AB'ye yakından bakıldığında, yılda yaklaşık 59 milyon ton gıda israf ediliyor. Bununla mücadele etmeyi ümit eden AB, gıda israfıyla mücadeleyi “üçlü bir kazanç” olarak tanımladı ve “insan tüketimi için gıda tasarrufu sağlıyor; gıda üretimi ve tüketiminin çevresel etkisini azaltır; ve işletmelerin ve tüketicilerin paradan tasarruf etmelerine yardımcı oluyor”. Peki yiyecek ve içecek endüstrisi, önerilen yiyecek israfını azaltma hedefleri hakkında ne söyledi? SAP Döngüsel Ekonomi Çözümleri Küresel Başkanı Stephen Jamieson şunları söyledi: “Avrupa Birliği tarafından bugün ortaya konan gıda israfı planları, insan kaynaklı iklim değişikliğinin kritik bir bileşenini ele almada son derece olumlu bir adım. Jamieson, "Gıda israfı yalnızca değerli kaynaklar üzerinde baskı oluşturmakla kalmaz, aynı zamanda çevresel bozulmaya da katkıda bulunur ve sosyal eşitsizliklere dikkat çeker," diye devam etti.
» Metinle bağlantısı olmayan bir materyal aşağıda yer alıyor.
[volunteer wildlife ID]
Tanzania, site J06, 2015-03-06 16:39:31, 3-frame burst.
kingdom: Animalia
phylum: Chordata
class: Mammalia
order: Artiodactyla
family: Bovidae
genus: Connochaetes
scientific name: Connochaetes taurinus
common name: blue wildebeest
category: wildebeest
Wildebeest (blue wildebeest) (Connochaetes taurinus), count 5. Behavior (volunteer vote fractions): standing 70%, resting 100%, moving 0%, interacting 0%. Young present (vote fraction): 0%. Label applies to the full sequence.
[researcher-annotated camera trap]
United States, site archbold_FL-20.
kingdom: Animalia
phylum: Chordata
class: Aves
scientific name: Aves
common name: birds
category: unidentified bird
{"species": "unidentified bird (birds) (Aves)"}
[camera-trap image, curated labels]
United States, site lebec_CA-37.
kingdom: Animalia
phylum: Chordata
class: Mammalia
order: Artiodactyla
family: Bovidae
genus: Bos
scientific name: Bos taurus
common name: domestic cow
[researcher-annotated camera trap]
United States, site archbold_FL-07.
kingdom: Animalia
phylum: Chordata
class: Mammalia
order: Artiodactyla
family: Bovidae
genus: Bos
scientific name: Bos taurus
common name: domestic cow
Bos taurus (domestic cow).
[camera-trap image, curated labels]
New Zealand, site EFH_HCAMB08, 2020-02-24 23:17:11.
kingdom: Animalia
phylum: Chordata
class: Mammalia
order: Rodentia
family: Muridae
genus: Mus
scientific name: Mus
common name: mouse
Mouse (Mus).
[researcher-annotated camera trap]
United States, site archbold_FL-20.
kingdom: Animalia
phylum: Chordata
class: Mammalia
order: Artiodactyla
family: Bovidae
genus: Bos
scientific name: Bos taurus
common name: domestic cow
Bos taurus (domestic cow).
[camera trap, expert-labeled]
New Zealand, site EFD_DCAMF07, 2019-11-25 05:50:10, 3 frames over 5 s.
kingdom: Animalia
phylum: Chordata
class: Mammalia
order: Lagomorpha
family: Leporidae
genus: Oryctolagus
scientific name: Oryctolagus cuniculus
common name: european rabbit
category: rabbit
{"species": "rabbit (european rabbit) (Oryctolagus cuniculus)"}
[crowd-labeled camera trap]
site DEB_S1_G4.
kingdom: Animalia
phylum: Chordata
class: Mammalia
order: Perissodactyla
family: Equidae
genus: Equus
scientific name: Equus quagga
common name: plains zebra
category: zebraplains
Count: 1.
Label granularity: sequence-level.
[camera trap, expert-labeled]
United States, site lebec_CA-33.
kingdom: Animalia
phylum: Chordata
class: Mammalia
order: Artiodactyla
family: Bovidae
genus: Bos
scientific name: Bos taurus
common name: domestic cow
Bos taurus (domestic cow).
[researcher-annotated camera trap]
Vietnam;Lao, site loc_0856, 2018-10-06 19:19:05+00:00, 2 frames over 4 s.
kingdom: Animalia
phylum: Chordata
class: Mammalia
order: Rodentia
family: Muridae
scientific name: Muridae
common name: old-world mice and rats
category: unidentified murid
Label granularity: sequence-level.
"Döngüsel bir ekonomi yaklaşımı benimseyerek, en başından itibaren atıkları ortadan kaldıran ve doğası gereği yenileyici olan gıda sistemlerini tasarlayabiliriz - uzun vadede gıda güvenliğini garanti altına alabiliriz." Jamieson, tüm gıda sistemini optimize eden çözümler tasarlayarak israfın "her aşamada" en aza indirilebileceğini söylemeye devam etti. Bununla birlikte, "sistem değişikliğinin yalnızca doğru teşvikler, ölçüm yaklaşımları ve standartlarla etkili olabileceğini ve doğa odaklı çözümleri destekleyen etkili işbirliği ve yeniliği sağlamak için etkili olabileceğini ve bu nedenle bugünün stratejisinin çok hoş karşılandığını" belirtti. Bu arada, gıda yeniden dağıtım şirketi Too Good To Go, AB genelinde gıda israfını azaltmak için yasal olarak bağlayıcı hedefler belirlemeye yönelik “Avrupa Komisyonu'nun teklifini memnuniyetle karşıladığını” söyledi. Ayrıca, "gıda israfı sorununa yönelik daha güçlü bir yaklaşım" olduğuna inandığı için "bağlayıcı olmayan hedeflerden yasal olarak bağlayıcı hedeflere geçişi desteklediğini" belirtti. “Gıda israfı, tedarik zinciri boyunca büyük bir sorundur.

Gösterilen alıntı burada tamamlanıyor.